#### Texto de origen ####

La revisión de las recomendaciones, que en palabras y en imágenes nos presenta todos los días el sector salud y otras oficinas de gobiernos en los diferentes medios, indica que la base de lo recomendado luego de siete meses de declarada la pandemia siguen siendo los mensajes de autoatención y, en todos los casos, bajo la consigna: “Si te cuidas tú, nos cuidamos todos”. Necesitamos reconocer que estas y otras medidas similares fueron las primeras que los sectores técnicos internacionales y nacionales comunicaron a la población; es decir, los médicos, iniciada la pandemia en China, no sabían -en China ni en ningún otro país- cuál era la causa del nuevo virus, sino que establecieron presunciones; pero, además, los profesionales no contaban con vacunas específicas, ni sabían qué fármacos podían tener algún tipo de eficacia. De tal manera que lo único que sabían era que había que evitar el contagio y esto dependía de la autoatención, es decir, de los saberes de los sujetos y grupos, y sobre ellos había que incidir. Cuando emergieron los casos que requerían hospitalización y crecieron en número, pasaron a primer plano las acciones de atención/internación/intubación hospitalaria; sin embargo, en ningún momento la autoatención dejó de ser central en los comunicados y en las políticas y del sector salud y de la OMS, máxime cuando la mayoría de los países fueron aplicando algún tipo de cuarentena. Y en todos estos procesos, la autoatención apareció como una estrategia propia de la biomedicina, en lugar de ser asumida como la estrategia básica de los sujetos y sus microgrupos, lo que constituye, uno de los más claros ejemplo de la hegemonización biomédica.

#### Material enumerado ####

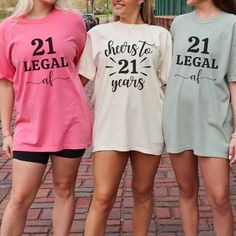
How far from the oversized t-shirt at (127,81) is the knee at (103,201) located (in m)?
0.29

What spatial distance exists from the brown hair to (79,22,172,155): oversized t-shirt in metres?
0.35

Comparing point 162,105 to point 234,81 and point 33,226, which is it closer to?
point 234,81

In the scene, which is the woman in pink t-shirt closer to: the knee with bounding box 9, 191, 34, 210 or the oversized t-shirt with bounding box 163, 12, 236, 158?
the knee with bounding box 9, 191, 34, 210

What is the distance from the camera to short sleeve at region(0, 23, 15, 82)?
308 centimetres

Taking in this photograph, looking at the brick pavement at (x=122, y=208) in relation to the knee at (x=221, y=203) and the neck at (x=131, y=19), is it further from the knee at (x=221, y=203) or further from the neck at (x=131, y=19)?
the neck at (x=131, y=19)

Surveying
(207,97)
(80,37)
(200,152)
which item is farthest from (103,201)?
(80,37)

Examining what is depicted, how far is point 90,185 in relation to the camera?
204 inches

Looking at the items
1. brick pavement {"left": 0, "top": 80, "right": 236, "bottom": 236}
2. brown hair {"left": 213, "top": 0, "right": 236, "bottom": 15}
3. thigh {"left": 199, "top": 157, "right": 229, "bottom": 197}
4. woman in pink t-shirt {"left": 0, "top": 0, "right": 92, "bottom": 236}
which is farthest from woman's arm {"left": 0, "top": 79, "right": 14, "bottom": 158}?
brown hair {"left": 213, "top": 0, "right": 236, "bottom": 15}

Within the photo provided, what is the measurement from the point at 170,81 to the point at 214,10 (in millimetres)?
491

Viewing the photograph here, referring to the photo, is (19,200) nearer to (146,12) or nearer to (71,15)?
(71,15)

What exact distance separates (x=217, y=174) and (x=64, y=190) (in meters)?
0.95

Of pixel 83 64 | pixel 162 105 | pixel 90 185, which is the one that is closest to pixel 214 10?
pixel 162 105

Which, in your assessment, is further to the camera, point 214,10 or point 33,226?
point 33,226

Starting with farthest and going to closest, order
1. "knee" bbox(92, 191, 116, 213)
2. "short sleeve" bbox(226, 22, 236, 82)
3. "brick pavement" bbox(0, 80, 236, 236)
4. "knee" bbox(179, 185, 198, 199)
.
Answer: "brick pavement" bbox(0, 80, 236, 236) < "knee" bbox(179, 185, 198, 199) < "knee" bbox(92, 191, 116, 213) < "short sleeve" bbox(226, 22, 236, 82)
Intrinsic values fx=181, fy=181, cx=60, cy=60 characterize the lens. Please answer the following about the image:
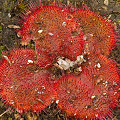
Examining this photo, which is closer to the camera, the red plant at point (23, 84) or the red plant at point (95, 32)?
the red plant at point (23, 84)

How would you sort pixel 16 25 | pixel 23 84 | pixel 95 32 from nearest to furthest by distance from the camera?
pixel 23 84, pixel 95 32, pixel 16 25

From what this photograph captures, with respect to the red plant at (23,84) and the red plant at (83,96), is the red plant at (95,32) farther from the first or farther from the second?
the red plant at (23,84)

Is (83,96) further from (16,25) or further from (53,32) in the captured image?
(16,25)

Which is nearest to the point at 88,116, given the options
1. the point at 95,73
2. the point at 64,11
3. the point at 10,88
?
the point at 95,73

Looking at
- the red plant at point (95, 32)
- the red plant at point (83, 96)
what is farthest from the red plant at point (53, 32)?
the red plant at point (83, 96)

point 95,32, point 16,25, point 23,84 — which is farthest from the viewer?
point 16,25

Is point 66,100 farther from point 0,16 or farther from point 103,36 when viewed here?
point 0,16

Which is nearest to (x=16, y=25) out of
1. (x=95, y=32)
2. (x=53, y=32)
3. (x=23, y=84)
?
(x=53, y=32)

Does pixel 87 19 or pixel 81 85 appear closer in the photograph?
pixel 81 85

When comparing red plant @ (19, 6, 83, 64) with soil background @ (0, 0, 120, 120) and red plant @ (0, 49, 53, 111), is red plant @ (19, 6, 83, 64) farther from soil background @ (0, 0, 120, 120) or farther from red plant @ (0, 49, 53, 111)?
soil background @ (0, 0, 120, 120)
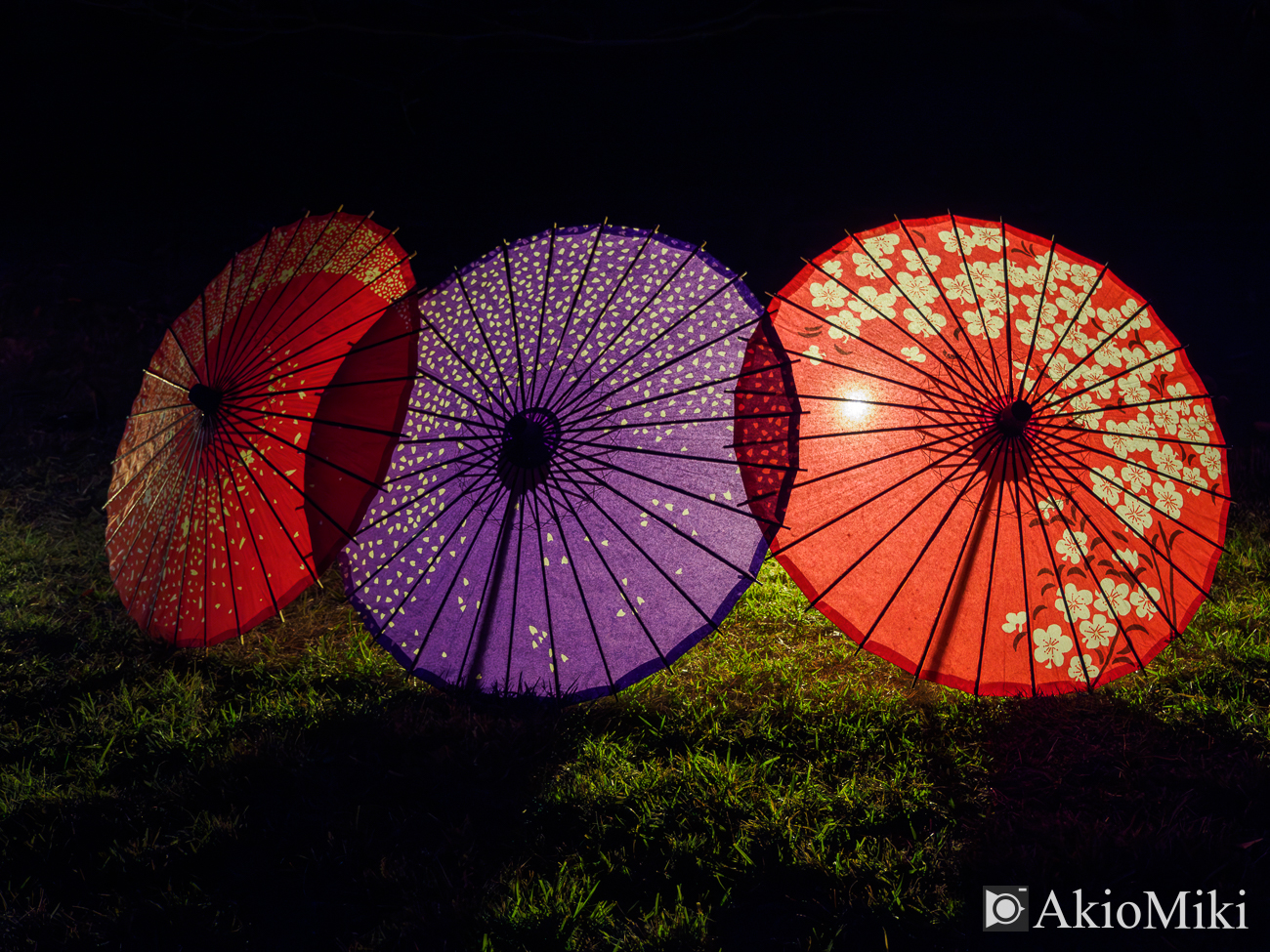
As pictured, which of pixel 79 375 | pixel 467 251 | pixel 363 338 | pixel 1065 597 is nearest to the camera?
pixel 1065 597

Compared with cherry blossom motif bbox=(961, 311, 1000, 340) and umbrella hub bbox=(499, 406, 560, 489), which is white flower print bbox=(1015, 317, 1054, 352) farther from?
umbrella hub bbox=(499, 406, 560, 489)

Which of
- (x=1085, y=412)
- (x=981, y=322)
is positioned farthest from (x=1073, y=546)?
(x=981, y=322)

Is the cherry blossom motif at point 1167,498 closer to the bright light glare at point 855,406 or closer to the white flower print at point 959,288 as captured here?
the white flower print at point 959,288

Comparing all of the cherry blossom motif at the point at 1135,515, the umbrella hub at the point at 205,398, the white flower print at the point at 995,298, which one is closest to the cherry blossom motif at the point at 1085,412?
the cherry blossom motif at the point at 1135,515

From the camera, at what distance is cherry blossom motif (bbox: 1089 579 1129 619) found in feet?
7.86

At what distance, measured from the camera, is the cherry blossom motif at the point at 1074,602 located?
7.83ft

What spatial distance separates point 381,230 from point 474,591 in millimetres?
1497

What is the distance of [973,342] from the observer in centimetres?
250

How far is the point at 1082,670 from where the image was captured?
2393 mm

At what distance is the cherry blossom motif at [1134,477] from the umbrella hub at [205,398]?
116 inches

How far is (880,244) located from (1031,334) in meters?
0.56

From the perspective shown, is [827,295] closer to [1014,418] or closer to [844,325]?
[844,325]

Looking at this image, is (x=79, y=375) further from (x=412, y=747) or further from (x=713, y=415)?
(x=713, y=415)

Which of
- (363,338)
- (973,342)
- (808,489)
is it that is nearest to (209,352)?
(363,338)
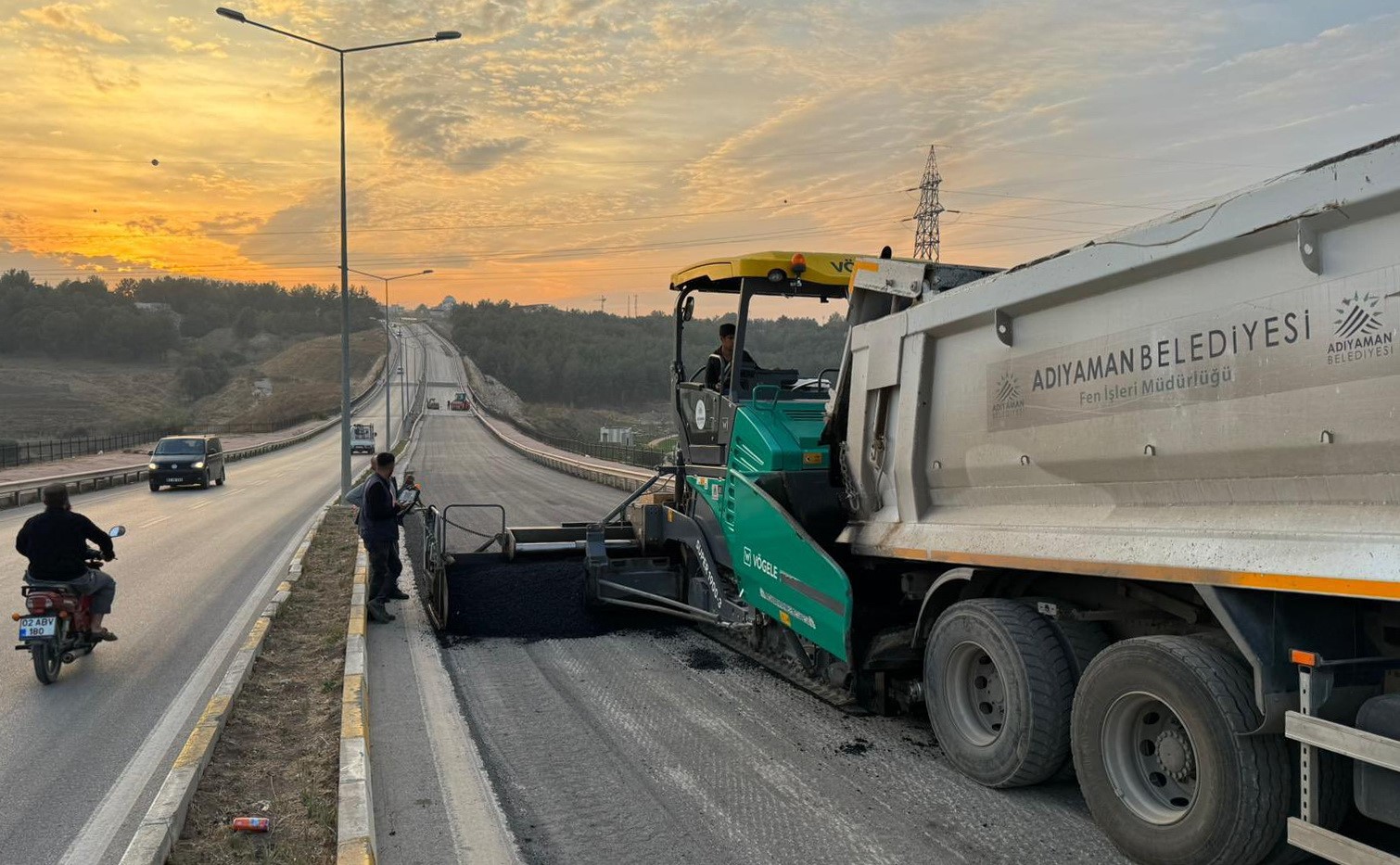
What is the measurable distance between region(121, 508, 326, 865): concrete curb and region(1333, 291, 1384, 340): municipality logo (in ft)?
16.3

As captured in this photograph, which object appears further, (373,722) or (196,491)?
(196,491)

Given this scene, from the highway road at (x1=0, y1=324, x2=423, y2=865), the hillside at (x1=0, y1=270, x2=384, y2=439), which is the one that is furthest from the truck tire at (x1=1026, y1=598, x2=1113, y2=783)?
the hillside at (x1=0, y1=270, x2=384, y2=439)

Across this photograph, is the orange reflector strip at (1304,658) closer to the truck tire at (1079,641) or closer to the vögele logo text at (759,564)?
the truck tire at (1079,641)

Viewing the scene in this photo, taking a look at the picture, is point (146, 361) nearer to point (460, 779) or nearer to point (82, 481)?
point (82, 481)

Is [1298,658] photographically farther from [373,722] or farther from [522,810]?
[373,722]

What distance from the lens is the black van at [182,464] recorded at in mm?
28580

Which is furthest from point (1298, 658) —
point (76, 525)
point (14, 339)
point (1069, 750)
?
point (14, 339)

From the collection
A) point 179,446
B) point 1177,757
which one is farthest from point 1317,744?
point 179,446

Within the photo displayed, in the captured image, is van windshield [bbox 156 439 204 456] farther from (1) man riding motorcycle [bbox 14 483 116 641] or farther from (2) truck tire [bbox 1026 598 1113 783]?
(2) truck tire [bbox 1026 598 1113 783]

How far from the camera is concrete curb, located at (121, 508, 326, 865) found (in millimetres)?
3982

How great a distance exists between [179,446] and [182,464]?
1063 mm

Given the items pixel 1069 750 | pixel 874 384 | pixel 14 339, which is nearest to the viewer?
pixel 1069 750

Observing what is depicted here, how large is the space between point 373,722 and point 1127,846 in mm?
4511

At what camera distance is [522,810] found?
471cm
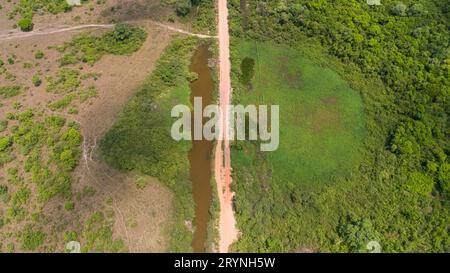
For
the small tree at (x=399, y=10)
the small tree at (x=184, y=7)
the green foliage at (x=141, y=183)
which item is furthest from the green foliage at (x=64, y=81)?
the small tree at (x=399, y=10)

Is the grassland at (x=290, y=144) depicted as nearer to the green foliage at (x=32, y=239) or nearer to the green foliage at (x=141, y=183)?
the green foliage at (x=141, y=183)

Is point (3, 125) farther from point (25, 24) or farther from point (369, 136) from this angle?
point (369, 136)

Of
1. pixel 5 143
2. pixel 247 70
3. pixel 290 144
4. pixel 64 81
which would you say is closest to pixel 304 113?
pixel 290 144

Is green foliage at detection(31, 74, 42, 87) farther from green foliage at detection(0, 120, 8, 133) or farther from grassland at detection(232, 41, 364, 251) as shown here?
grassland at detection(232, 41, 364, 251)

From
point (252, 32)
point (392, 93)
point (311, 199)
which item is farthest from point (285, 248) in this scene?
point (252, 32)
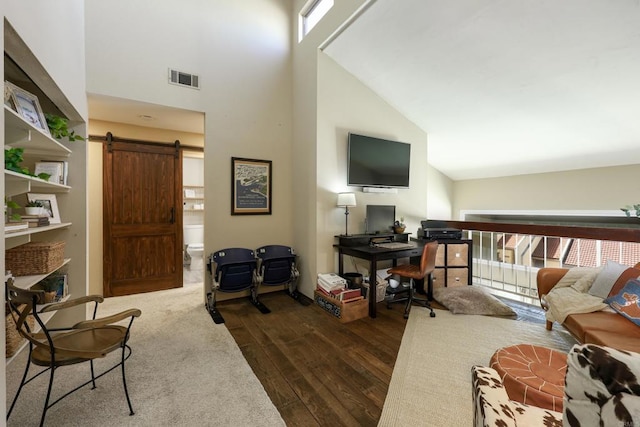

####

### Consigna
Prosigue el texto sobre la autoatención durante la pandemia a partir de su última oración.

### Respuesta del ejercicio
Ahora bien, para evitar equívocos, aclaro que no proponemos una autoatención autónoma que decida lo que ocurre en la realidad, por más cuota de micropoder que tenga, sino que asumimos que los sujetos y microgrupos, que están ejerciendo la autoatención de los padecimientos, operan transaccionalmente con los sujetos y grupos que están operando las acciones y orientaciones del sector salud. Transacciones que, además, operan a partir de las condiciones económicas, sociales y culturales de los actores sociales en relación y que, por lo tanto, las características y posibilidades de la autoatención -y sus consecuencias- solo podemos establecerlas si las remitimos a las condiciones socioeconómicas, políticas y culturales de los microgrupos y sus sujetos. Es decir, por ejemplo, para establecer la responsabilidad/irresponsabilidad de los comportamientos de autoatención necesitamos ver cuáles son sus condiciones de vida, cuál es la racionalidad sociocultural y socioeconómica que las impulsa, y cuáles son las relaciones que posibilitan o imposibilitan las conductas de sujetos y microgrupos.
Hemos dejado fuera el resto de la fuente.